Intel’s programmable-logic unit, which competes with Xilinx, the company that AMD decided to buy last year, likes to use its parent’s EMIB technology. This puts tiny chips that are blank except for circuit traces underneath two adjoining chips. This provides a cleaner signal path between them than trying to use copper wiring drawn onto the surface of the surrounding plastic package. These chiplets for chiplets avoid the need to put high-speed I/O interfaces onto the core digital device. EMIB works well because the interfaces to those interfaces can easily be placed on either side of the core device.

When you look at something like a multicore processor, an approach like EMIB does not work so well because signals may have to cross several chips to get to the destination. One answer might seem to be to just use one big EMIB-type layer: a silicon interposer. This has two drawbacks. It’s expensive given that you need to make blank wafers and use them as glorified PCBs. A second drawback is that electrical signals cannot easily cross a lump of silicon that big. You either need active repeaters on the interposer or you redesign the I/O on the chips that sit on top. By this point, you might as well bite the bullet and design those I/O channels to work on the copper channels used on conventional packages. That is more or less what AMD does.

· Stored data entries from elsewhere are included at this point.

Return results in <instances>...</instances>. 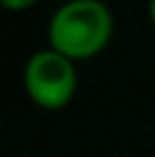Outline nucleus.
Returning a JSON list of instances; mask_svg holds the SVG:
<instances>
[{
	"instance_id": "nucleus-1",
	"label": "nucleus",
	"mask_w": 155,
	"mask_h": 157,
	"mask_svg": "<svg viewBox=\"0 0 155 157\" xmlns=\"http://www.w3.org/2000/svg\"><path fill=\"white\" fill-rule=\"evenodd\" d=\"M114 16L103 0H66L48 23V43L73 62L91 59L110 43Z\"/></svg>"
},
{
	"instance_id": "nucleus-2",
	"label": "nucleus",
	"mask_w": 155,
	"mask_h": 157,
	"mask_svg": "<svg viewBox=\"0 0 155 157\" xmlns=\"http://www.w3.org/2000/svg\"><path fill=\"white\" fill-rule=\"evenodd\" d=\"M23 86L41 109H62L71 102L78 86L76 62L50 46L32 52L23 68Z\"/></svg>"
},
{
	"instance_id": "nucleus-3",
	"label": "nucleus",
	"mask_w": 155,
	"mask_h": 157,
	"mask_svg": "<svg viewBox=\"0 0 155 157\" xmlns=\"http://www.w3.org/2000/svg\"><path fill=\"white\" fill-rule=\"evenodd\" d=\"M39 0H0V7L7 9V12H23V9H30Z\"/></svg>"
},
{
	"instance_id": "nucleus-4",
	"label": "nucleus",
	"mask_w": 155,
	"mask_h": 157,
	"mask_svg": "<svg viewBox=\"0 0 155 157\" xmlns=\"http://www.w3.org/2000/svg\"><path fill=\"white\" fill-rule=\"evenodd\" d=\"M148 16H151V21L155 25V0H148Z\"/></svg>"
}]
</instances>
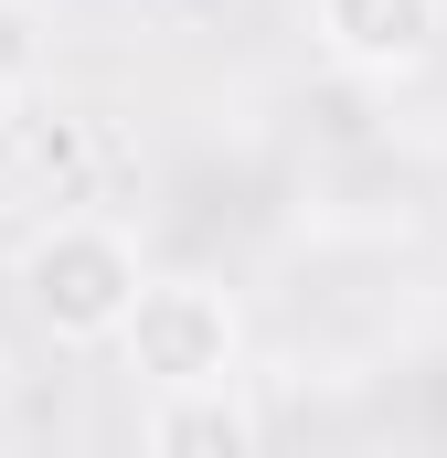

Another problem is how much area these multichip packages take up. You could stack chips on top of each other, which is already a common approach in the processor-and-memory devices that go into mobile phones. This is only a cheap option if you have the wiring go around the outside and, again, design the I/O to cope with PCB-style routing. That increases power consumption. One way to avoid that is to drill holes through the chips themselves and use through-silicon vias (TSVs) to route signals from the bottom to the top. The bad news is that TSVs chew up a lot of area because they create stress around each little channel. And they are expensive. AI customers are looking to use a 3D-stacked memory format called HBM, but even they balk at the cost.

On top of these choices, chipmakers are faced with the problem of how to test their devices before they go into these more complex packages. Right now, the answer is they don’t. The kind of testing you can do before a device is packaged is pretty limited. If a chip is a dud, it will render the combo useless, but there isn’t a good way to tell for sure if it is a dud before it goes in. So they do a bit of basic screening and try to exploit techniques such as redundancy in the hope that any flaws are not complete chip killers.

These issues mean that packaging is becoming a much more important part of the picture and it will take some years before winners emerge. They will be those companies who can find a way to combine low cost with performance, perform effective pre-screening of the incoming devices and possibly find a way to come up with a less complex array of choices.